Vanishing American churches

The statistics from the National Council of Churches seem pretty clear: Americans are leaving churches at an alarming rate. Here are the losses by denomination from 2000 to 2013, as reported in The Lutheran magazine:
     ° Presbyterian Church USA: -30.3%
     ° United Church of Christ: -28.9%
     ° Evangelical Lutheran Church in America: -24.8%
      ° Episcopal Church: -17.5% 
     ° United Methodist Church: -11.4%
     ° Southern Baptist Convention: - 1.4%

In the ELCA, churches with an average worship attendance of 50 or fewer increased 66% since 1990. Churches are getting smaller with fewer donations to support their work and their very existence. We are witnessing the secularization of America, a nation in which attending church on a regular basis is no longer a normative practice.

More is at stake here than the fiscal health of congregations or the number of bodies in the pews on a Sunday. Churches have been guiding organizations throughout this nation's history. Look at the number of colleges and universities, going back to Harvard, the first college in the American colonies, founded by religious organizations and, originally at least, dedicated to the education of clergy. Other social institutions — the abolitionist movement, for example, the Southern Christian Leadership Conference and the YMCA — were based in Christian principles and came to influence all of American society.

Some may welcome the decline of church influence. Sunday "blue laws," which kept retailers' doors closed on Sunday, were such an inconvenience to shoppers. Churches and church-influenced organizations have found themselves in the minority on a number of "moral issues" of the past century, including alcoholic beverages, gambling (state lotteries and casinos), and gay marriage.
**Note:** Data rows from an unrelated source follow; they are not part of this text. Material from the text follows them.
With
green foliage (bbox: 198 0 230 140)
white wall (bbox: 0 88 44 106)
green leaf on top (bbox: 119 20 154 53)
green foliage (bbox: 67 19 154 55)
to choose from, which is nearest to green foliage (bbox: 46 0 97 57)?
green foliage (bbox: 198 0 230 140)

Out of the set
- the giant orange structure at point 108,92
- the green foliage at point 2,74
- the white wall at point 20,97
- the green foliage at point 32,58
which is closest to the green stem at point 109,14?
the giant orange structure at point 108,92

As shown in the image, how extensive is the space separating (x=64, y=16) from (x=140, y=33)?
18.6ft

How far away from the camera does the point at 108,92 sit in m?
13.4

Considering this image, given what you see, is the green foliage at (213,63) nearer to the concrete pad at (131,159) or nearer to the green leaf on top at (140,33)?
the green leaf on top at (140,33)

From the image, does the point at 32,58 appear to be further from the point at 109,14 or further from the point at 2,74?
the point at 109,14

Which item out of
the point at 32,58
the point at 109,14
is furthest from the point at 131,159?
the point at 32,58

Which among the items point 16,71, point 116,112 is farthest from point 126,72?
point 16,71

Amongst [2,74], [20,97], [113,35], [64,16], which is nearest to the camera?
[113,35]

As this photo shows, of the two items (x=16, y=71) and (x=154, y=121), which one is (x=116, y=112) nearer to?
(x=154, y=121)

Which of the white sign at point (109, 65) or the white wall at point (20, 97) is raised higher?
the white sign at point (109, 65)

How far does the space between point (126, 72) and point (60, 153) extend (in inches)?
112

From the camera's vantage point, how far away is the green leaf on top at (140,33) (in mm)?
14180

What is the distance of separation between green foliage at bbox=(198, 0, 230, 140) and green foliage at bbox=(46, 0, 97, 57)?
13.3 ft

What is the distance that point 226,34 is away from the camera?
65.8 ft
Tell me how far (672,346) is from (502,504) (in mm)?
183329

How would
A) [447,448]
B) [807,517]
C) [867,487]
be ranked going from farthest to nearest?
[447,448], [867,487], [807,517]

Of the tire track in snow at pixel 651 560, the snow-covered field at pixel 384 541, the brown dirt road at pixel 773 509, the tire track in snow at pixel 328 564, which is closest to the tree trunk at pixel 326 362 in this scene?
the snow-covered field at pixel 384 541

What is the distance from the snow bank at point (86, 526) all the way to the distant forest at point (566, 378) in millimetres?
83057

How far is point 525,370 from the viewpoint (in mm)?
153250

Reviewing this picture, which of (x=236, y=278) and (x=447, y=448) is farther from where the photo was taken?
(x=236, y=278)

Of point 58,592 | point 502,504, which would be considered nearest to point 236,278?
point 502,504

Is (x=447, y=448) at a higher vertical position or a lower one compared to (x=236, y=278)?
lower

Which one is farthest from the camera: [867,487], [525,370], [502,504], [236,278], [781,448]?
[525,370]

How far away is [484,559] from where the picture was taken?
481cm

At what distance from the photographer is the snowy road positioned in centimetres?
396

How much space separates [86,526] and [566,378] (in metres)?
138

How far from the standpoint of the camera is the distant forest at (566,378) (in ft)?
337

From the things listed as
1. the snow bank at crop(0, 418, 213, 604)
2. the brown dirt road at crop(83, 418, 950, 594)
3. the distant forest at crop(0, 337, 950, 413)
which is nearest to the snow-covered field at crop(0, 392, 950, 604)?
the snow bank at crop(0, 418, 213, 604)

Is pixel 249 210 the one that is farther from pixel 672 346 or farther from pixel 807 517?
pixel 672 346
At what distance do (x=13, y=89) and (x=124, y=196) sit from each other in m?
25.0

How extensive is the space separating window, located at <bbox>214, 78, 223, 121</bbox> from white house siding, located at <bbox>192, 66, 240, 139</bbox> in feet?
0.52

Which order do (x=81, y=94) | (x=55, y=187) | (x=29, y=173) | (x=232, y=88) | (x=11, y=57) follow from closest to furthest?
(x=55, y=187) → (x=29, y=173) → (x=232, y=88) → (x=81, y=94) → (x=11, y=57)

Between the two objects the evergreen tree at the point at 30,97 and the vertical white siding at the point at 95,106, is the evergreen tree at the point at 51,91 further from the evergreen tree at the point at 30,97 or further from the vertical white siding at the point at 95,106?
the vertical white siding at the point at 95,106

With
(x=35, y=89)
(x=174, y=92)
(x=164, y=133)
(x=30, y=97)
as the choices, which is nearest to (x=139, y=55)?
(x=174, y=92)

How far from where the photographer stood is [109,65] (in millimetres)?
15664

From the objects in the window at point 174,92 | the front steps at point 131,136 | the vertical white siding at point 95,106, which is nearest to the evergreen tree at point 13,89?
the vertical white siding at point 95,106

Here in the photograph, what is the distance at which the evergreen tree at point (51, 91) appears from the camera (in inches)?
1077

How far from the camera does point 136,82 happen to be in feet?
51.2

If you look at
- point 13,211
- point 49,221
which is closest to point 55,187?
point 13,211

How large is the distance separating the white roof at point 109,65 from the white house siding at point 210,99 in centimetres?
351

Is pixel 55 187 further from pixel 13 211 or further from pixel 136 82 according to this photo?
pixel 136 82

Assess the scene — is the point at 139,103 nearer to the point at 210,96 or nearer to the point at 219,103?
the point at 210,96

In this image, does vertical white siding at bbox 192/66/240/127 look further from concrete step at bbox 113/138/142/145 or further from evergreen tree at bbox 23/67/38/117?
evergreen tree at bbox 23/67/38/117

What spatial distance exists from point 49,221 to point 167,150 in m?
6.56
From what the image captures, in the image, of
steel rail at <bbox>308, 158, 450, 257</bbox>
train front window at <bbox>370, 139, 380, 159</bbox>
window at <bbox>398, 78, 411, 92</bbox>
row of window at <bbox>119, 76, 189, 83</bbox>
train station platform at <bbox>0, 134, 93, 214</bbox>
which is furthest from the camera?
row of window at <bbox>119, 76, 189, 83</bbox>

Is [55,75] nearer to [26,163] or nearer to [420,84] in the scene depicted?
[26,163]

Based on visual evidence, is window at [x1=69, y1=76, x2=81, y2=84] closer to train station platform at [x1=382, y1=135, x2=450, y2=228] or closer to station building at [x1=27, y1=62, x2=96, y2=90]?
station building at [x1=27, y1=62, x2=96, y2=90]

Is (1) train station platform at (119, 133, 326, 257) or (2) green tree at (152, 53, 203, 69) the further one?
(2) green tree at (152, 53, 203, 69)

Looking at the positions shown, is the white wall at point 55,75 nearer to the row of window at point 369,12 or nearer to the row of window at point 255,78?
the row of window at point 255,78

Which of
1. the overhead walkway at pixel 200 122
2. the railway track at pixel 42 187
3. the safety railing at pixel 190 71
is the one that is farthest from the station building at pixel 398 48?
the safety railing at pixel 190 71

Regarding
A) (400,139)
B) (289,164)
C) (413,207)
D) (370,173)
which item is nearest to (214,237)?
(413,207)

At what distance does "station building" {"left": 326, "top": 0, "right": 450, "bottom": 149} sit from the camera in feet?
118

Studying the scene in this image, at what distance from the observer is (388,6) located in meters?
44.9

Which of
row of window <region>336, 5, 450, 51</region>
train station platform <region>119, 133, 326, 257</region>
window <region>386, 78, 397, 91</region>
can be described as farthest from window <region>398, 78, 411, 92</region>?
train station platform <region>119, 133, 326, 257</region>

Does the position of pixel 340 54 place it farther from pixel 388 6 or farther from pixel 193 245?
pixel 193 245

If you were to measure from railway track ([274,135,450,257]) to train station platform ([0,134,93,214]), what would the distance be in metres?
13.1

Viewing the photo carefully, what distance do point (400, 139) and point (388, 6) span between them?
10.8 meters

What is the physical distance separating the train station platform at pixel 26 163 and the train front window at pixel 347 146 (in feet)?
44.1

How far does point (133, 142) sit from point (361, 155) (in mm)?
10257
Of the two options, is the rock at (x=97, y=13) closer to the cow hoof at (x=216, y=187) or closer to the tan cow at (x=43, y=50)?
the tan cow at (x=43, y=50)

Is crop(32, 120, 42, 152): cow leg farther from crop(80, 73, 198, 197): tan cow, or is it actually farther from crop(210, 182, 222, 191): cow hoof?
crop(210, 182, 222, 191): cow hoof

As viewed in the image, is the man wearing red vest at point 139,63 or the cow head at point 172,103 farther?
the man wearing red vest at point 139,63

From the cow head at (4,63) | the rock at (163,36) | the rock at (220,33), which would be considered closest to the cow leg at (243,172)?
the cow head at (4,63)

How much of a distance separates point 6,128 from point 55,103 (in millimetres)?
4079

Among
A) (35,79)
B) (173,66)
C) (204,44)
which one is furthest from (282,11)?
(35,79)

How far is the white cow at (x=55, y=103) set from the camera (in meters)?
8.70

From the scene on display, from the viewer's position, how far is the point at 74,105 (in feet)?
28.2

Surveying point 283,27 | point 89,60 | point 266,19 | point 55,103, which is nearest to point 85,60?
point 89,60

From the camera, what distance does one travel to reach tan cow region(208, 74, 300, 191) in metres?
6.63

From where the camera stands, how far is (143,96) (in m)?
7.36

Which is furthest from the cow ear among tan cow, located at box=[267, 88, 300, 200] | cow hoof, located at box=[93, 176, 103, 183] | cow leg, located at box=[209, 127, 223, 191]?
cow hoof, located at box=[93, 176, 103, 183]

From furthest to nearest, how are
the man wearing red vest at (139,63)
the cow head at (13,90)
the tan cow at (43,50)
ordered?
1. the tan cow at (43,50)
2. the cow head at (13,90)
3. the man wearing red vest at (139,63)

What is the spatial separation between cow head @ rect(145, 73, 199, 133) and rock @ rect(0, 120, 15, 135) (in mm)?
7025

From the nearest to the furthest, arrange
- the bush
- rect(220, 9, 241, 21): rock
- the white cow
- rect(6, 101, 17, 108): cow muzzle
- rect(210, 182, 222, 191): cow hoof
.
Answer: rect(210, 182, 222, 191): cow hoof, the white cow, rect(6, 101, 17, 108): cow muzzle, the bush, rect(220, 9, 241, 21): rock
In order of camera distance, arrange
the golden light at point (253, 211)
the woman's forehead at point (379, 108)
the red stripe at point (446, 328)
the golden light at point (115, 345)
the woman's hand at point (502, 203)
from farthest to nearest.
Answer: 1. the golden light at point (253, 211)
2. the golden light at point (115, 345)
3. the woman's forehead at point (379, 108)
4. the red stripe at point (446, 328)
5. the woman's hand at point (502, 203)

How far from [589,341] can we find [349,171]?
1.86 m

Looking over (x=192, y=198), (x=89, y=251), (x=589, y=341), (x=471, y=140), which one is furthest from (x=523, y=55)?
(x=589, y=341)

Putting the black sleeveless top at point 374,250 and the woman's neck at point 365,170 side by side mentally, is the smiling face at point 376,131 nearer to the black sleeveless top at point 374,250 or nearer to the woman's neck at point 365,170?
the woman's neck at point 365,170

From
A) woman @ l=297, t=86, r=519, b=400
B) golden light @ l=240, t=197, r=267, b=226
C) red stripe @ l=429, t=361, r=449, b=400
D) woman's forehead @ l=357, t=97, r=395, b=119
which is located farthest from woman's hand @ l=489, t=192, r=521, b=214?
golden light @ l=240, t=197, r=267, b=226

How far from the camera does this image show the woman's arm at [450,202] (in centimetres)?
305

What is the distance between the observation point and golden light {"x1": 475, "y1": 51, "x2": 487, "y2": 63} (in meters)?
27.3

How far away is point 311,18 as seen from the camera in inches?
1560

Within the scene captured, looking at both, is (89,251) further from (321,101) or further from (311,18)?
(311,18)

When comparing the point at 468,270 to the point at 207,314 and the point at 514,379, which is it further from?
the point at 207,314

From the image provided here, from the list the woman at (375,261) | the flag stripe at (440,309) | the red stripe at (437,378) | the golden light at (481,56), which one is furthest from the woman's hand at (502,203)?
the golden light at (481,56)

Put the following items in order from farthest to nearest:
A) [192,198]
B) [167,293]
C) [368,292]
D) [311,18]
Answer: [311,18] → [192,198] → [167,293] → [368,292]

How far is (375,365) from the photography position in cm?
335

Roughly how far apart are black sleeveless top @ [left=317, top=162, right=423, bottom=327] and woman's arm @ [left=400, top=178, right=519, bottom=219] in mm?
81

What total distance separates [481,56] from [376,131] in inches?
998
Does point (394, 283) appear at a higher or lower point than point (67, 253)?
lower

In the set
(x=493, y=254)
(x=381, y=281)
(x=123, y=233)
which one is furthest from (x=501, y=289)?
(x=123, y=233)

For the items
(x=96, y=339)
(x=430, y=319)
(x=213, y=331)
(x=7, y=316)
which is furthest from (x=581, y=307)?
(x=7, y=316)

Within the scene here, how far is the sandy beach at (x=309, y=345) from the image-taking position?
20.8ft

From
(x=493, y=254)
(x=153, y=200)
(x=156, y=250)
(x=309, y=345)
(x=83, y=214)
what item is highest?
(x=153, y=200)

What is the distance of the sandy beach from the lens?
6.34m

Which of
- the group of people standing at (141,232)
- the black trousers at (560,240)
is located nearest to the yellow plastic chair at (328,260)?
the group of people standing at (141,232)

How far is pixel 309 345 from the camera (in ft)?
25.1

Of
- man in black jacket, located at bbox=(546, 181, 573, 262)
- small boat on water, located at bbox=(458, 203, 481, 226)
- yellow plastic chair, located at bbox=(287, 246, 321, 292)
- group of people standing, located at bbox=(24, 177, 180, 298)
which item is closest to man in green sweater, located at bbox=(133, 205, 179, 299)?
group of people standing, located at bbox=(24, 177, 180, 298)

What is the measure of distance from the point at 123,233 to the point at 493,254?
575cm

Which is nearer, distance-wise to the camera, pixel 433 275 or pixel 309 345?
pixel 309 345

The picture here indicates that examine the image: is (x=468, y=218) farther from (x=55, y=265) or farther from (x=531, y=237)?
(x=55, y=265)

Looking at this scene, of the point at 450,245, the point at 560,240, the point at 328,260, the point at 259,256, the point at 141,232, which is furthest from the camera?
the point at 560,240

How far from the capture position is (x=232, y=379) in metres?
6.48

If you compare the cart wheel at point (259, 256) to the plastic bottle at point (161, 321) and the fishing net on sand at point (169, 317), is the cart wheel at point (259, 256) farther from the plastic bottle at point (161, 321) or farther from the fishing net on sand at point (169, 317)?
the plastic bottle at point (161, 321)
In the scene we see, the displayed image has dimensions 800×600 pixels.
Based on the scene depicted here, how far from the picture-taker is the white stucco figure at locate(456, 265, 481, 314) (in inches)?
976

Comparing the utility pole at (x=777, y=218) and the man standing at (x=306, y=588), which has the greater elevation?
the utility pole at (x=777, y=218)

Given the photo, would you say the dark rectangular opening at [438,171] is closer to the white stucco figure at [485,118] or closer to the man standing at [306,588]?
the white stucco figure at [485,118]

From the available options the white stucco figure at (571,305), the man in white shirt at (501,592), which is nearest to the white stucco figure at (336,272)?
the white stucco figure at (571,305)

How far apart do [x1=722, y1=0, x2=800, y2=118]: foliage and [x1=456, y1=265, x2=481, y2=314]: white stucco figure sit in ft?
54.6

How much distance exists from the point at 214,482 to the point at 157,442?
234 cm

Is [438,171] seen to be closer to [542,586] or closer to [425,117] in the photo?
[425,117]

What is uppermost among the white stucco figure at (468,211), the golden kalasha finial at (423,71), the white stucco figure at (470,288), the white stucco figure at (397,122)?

Churches are beginning to be seen as irrelevant to a growing majority of Americans, for whom Sunday is a day for golf or for sleeping in or even just another day of work. If religious faith is on the wane, as it appears, that bodes ill for society as a whole. Religion has provided the moral guidance and ethical principles for society, churched or unchurched. It is religion that dictates that people are responsible for other people, that caring for those in need is a virtue, and that good character is built on kindness, sympathy, generosity, truthfulness and honor.

Without those standards, American society becomes a very different culture, one that is less caring, less respectful of others, less generous and honorable and more self-centered and unkind. It's a change that even those who never "darken the church doors" might notice.